Tasks and exercises:
(1) According to the forum post on finding unmatched lines, why is a file comparison tool like UltraCompare unsuitable for this job? Answer in one to three sentences.
(2) List every findReplace property the script in the forum post on finding unmatched lines sets for the data file, each with the value it is given.
(3) Do these statements agree with the forum post on finding unmatched lines? Answer yes or no for each, and quote the deciding words.
(a) The script runs its main block only when at least two files are open.
(b) The searches in the data file ignore letter case.
(c) The script always creates a new file.

Source extract:
In other words you want to
search in large data file for all strings in smaller list file and want reported which strings from list file are not found in data file.
A file comparison tool like
UltraCompare can't be used for this task except the strings are sorted alphabetically in both files. And even in this case with lots of lines with very similar data lines the comparison result could be wrong as the comparison tool does not know that it should compare always only entire lines. A text comparison tool is not designed for making the job of a database application used usually for such tasks.
A text editor like
UltraEdit is also not designed for database tasks like this one. But UltraEdit can open any text file of any size and has built-in scripting support making it possible to code a small script for this "check each line from list file against each line in data file" task.
Requirements for script execution in
UltraEdit:
- First opened file must be the large data file.
- Second opened file must be the small list file.
- Other files are ignored by the script.
Third file could be the script file itself with the code posted below saved as ASCII/ANSI file with DOS line terminators with a name like
FindUniqueLinesInList.js and executed with clicking on
Run Active Script in menu
Scripting.
A new file with all lines from second file not found in first file is created only if there are lines from list file not found in data file at all. Otherwise a message box is displayed with the information that all object identifiers in list file were found in the data file.
Code: Select all
if (UltraEdit.document.length >= 2) // Are at least 2 files opened?
{
// Define the environment for the script.
UltraEdit.insertMode();
if (typeof(UltraEdit.columnModeOff) == "function") UltraEdit.columnModeOff();
else if (typeof(UltraEdit.activeDocument.columnModeOff) == "function") UltraEdit.activeDocument.columnModeOff();
UltraEdit.perlReOn();
// The first opened file - most left in open file tabs bar - must
// be the large data file with the millions of rows (lines).
// Define the parameter for the case sensitive Perl regular expression
// finds executed in the loop below for each line in list file.
UltraEdit.document[0].findReplace.mode=0;
UltraEdit.document[0].findReplace.matchCase=true;
UltraEdit.document[0].findReplace.matchWord=false;
UltraEdit.document[0].findReplace.regExp=true;
UltraEdit.document[0].findReplace.searchDown=true;
UltraEdit.document[0].findReplace.searchInColumn=false;
// Move caret in data file to top of file.
UltraEdit.document[0].top();
// The second opened file must be the list file containing the lines
// to search for in data file. It must be small enough to load it
// completely into memory as an array of strings for this script.

Data items
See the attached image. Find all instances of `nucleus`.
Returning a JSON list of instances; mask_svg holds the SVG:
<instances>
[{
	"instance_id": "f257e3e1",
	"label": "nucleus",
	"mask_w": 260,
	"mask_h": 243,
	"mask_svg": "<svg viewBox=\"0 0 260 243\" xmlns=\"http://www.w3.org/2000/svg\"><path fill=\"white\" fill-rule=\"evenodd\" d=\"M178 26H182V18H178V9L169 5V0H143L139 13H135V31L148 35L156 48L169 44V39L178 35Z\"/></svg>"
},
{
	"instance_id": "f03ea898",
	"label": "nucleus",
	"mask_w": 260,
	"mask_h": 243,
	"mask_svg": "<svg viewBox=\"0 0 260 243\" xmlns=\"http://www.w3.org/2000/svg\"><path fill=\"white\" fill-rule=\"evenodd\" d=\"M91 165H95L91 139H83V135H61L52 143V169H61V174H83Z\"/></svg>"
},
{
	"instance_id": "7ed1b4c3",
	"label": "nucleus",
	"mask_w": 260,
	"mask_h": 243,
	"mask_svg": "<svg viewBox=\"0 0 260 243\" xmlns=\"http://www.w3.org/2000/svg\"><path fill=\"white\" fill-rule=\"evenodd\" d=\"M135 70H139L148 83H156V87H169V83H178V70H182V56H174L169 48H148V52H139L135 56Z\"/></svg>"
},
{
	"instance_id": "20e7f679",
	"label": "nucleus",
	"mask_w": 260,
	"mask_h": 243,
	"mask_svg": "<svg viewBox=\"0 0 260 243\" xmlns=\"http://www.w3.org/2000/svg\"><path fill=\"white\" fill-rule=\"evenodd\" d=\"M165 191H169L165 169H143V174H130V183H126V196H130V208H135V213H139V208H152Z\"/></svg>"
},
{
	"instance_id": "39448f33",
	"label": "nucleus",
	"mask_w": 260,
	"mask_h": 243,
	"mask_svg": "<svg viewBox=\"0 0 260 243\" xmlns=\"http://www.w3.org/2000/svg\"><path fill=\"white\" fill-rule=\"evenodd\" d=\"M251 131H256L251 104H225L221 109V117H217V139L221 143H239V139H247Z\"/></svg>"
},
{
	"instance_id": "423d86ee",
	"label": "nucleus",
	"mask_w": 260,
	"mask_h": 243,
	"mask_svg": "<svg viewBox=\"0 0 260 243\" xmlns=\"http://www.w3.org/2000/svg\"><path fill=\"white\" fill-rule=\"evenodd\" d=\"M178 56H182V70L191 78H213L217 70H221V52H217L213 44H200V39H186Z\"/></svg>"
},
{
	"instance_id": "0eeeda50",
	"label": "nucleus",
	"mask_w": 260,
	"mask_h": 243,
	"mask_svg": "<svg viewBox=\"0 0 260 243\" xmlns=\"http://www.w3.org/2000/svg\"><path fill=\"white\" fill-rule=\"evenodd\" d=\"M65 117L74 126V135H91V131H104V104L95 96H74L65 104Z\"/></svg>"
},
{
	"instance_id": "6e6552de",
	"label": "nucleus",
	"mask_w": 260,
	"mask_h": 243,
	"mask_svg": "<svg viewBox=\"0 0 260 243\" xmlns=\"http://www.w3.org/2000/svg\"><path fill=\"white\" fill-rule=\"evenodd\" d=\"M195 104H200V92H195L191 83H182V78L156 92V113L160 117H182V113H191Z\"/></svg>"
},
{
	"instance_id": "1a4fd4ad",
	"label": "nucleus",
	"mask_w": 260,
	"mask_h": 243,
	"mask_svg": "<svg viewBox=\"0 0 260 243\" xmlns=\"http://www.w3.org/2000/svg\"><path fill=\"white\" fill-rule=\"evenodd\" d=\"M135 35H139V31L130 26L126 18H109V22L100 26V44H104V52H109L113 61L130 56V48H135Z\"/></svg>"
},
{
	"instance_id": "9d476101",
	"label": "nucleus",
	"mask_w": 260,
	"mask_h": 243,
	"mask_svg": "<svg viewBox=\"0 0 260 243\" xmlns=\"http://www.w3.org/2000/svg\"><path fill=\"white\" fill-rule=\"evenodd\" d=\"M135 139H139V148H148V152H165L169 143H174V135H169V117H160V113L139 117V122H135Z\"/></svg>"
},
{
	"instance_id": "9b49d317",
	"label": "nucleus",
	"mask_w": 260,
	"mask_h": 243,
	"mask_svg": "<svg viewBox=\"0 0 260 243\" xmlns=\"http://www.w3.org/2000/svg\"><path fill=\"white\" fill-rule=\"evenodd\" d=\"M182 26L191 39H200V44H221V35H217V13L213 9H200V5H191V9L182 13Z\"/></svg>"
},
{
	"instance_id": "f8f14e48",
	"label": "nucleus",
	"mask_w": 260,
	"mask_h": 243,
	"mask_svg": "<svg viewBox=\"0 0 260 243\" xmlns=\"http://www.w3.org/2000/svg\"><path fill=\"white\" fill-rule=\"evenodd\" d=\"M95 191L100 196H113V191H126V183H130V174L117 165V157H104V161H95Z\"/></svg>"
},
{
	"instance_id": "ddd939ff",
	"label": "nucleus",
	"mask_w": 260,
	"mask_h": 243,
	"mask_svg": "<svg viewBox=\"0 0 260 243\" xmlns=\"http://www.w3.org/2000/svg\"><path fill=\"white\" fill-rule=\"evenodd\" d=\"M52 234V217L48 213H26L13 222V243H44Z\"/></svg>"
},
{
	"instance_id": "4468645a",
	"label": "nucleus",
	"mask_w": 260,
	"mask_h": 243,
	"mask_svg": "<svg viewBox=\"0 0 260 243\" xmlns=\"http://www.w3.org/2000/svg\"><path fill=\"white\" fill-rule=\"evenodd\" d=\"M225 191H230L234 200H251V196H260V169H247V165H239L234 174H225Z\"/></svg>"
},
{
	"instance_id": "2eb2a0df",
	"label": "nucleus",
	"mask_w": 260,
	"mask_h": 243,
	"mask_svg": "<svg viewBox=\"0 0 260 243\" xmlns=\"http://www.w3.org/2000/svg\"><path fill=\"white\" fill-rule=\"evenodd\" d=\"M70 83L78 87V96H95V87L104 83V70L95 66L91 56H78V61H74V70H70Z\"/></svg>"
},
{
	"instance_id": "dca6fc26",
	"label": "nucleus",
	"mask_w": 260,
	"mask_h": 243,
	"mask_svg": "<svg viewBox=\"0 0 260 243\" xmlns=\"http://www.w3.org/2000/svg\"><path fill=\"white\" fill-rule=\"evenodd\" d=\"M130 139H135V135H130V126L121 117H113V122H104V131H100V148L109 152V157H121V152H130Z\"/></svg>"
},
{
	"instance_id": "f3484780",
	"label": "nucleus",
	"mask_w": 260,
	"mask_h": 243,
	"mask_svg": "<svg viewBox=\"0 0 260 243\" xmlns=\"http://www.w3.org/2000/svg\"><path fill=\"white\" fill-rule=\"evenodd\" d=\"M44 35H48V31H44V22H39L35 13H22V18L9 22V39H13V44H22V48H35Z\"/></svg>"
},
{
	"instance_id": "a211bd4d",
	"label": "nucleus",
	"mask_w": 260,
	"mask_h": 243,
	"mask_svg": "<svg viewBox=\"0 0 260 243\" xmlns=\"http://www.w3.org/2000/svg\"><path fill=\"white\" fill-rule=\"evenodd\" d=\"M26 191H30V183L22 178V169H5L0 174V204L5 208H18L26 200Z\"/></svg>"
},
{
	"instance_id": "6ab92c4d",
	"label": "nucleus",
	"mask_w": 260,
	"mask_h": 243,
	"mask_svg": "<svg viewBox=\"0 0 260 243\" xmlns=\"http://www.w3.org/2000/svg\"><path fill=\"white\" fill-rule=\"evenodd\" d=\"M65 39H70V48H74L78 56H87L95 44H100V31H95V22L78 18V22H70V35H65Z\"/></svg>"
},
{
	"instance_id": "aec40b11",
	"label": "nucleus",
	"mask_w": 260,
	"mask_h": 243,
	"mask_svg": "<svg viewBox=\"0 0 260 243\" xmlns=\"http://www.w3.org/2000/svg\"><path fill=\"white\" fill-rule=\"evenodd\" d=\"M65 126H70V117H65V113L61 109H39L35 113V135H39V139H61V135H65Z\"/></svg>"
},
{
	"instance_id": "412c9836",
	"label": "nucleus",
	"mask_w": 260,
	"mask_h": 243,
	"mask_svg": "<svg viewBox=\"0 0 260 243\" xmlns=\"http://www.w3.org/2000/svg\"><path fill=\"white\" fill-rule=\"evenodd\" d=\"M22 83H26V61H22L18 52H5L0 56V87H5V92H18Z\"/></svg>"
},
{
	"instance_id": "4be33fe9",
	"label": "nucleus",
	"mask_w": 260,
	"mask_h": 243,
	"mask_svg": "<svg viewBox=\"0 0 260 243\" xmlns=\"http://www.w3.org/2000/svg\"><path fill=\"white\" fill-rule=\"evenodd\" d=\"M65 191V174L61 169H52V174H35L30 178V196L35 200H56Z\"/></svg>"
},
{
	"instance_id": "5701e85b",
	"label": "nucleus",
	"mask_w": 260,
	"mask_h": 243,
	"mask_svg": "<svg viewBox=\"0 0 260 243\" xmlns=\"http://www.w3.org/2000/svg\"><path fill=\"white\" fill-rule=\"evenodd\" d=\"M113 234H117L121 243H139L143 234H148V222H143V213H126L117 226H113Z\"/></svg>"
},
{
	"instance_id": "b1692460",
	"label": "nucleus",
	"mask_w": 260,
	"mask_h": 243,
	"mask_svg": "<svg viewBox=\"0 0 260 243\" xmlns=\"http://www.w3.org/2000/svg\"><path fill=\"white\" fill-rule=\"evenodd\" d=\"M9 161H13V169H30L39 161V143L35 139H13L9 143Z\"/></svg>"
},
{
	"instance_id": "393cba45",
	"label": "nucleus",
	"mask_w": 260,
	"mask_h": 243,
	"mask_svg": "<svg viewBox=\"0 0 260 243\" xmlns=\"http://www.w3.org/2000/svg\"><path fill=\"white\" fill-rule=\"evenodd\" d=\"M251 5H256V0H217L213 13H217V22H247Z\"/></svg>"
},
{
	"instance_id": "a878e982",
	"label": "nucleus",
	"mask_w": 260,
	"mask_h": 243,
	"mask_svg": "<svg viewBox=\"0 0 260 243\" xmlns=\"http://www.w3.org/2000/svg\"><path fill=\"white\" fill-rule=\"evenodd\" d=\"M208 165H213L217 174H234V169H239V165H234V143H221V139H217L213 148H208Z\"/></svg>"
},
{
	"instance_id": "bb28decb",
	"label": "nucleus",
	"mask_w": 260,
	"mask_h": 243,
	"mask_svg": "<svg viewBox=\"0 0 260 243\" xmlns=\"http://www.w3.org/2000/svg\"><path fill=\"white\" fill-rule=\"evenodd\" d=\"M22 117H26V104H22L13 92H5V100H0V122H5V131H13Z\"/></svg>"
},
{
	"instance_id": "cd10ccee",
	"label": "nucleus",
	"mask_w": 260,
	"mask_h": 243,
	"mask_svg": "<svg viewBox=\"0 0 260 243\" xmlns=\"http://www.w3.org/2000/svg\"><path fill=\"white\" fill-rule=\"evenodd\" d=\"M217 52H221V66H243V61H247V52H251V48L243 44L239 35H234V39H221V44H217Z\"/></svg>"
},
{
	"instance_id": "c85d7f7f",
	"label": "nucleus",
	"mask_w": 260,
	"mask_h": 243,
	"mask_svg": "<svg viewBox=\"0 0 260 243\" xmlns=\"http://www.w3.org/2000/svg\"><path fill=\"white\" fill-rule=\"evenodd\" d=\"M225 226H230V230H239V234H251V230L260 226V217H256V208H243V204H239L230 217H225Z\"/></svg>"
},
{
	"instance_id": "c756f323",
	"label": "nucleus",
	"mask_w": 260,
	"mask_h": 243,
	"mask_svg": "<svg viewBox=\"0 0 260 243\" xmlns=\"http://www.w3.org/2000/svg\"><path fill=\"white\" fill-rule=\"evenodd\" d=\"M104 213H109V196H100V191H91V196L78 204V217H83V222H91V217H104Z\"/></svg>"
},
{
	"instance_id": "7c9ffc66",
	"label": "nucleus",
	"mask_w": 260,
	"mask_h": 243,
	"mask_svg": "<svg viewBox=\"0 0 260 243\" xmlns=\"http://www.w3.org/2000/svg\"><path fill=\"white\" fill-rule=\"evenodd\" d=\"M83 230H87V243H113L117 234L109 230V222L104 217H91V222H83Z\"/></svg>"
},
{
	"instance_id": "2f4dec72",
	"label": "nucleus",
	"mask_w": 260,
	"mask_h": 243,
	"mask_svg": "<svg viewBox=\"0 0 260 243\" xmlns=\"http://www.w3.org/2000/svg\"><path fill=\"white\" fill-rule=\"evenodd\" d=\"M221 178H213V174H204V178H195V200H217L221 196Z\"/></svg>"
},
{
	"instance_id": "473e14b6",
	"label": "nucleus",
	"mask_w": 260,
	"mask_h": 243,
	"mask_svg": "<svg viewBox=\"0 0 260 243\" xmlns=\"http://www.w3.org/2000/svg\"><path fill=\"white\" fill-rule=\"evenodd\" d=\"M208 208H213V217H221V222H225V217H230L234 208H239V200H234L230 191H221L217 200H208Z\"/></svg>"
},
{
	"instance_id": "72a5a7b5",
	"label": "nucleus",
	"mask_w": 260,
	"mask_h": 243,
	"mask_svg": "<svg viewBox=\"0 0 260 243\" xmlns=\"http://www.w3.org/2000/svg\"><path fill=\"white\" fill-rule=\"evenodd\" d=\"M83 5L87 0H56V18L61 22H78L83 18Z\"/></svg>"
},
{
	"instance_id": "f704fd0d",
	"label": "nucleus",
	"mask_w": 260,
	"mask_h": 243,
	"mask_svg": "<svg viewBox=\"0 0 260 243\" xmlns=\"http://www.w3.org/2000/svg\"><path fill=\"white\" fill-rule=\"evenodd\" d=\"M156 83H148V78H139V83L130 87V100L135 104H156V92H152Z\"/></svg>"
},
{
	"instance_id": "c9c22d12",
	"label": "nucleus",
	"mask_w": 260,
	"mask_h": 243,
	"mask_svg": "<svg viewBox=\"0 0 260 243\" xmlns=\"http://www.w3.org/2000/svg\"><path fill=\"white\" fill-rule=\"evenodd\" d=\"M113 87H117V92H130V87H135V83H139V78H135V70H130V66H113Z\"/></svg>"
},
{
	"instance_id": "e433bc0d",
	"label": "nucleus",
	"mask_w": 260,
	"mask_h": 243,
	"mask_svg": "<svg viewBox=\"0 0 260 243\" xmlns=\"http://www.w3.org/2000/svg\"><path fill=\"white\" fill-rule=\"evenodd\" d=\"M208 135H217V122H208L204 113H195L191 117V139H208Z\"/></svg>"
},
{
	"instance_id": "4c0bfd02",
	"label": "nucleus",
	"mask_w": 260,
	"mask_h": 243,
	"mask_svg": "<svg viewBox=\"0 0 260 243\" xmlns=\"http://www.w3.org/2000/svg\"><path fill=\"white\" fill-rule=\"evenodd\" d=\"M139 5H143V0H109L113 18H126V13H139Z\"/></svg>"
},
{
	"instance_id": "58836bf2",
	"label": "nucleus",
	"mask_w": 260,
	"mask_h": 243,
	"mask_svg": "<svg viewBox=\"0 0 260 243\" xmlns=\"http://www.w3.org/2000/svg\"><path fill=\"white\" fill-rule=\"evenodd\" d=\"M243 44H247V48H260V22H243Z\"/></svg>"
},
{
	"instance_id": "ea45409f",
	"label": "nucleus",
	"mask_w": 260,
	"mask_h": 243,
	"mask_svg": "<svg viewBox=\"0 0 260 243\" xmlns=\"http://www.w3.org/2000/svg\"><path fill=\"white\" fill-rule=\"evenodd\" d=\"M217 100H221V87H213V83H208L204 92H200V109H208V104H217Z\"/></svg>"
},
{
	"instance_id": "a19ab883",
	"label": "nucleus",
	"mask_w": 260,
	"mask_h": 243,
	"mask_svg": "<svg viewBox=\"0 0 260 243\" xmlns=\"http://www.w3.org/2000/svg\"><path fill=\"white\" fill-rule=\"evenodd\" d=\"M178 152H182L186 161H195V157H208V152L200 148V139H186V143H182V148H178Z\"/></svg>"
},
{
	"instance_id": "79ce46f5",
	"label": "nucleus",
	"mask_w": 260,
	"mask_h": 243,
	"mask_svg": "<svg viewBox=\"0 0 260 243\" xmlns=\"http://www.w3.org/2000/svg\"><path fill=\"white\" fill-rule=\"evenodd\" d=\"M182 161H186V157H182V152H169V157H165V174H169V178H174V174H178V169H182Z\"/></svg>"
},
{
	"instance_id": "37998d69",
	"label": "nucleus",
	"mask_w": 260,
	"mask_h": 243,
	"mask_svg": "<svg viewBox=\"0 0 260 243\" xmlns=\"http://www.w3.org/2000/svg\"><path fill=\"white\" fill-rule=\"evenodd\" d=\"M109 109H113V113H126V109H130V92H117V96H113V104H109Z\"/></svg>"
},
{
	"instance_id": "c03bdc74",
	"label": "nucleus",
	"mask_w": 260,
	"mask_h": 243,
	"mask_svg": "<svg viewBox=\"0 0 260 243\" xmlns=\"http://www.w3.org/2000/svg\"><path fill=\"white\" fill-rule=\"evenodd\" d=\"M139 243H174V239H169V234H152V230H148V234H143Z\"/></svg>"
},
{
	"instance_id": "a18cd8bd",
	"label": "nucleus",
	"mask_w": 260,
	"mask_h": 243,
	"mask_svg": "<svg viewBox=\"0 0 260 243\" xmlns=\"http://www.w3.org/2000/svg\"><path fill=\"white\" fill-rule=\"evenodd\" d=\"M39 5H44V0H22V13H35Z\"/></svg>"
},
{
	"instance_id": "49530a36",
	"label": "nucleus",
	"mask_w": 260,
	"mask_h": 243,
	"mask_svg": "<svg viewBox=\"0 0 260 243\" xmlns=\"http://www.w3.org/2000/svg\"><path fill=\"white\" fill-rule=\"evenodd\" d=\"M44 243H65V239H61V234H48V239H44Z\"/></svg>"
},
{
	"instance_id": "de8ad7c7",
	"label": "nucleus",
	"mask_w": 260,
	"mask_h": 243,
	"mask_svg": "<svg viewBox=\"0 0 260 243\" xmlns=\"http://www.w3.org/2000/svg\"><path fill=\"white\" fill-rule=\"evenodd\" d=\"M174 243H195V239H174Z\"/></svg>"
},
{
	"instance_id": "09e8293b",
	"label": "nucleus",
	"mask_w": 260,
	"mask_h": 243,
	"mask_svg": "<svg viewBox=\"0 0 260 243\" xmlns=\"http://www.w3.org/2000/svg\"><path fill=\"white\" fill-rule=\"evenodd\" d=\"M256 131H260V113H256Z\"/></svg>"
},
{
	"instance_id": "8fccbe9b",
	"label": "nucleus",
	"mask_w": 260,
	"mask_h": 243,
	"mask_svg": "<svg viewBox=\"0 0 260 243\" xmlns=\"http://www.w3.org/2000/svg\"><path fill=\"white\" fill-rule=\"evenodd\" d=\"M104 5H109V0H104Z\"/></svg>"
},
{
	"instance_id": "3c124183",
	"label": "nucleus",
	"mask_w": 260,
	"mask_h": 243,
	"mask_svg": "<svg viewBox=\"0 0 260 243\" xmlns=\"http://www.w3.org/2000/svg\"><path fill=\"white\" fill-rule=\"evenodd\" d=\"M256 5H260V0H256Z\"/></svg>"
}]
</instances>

Results:
(1) UltraCompare works only if the strings in both files are sorted alphabetically. Even then, with many very similar lines, the result could be wrong, because the tool does not know it should always compare only entire lines.

(2)
- mode: 0
- matchCase: true
- matchWord: false
- regExp: true
- searchDown: true
- searchInColumn: false

(3)
(a) Yes: "if (UltraEdit.document.length >= 2) // Are at least 2 files opened?"
(b) No: "UltraEdit.document[0].findReplace.matchCase=true;"
(c) No: "is created only if there are lines from list file not found in data file at all."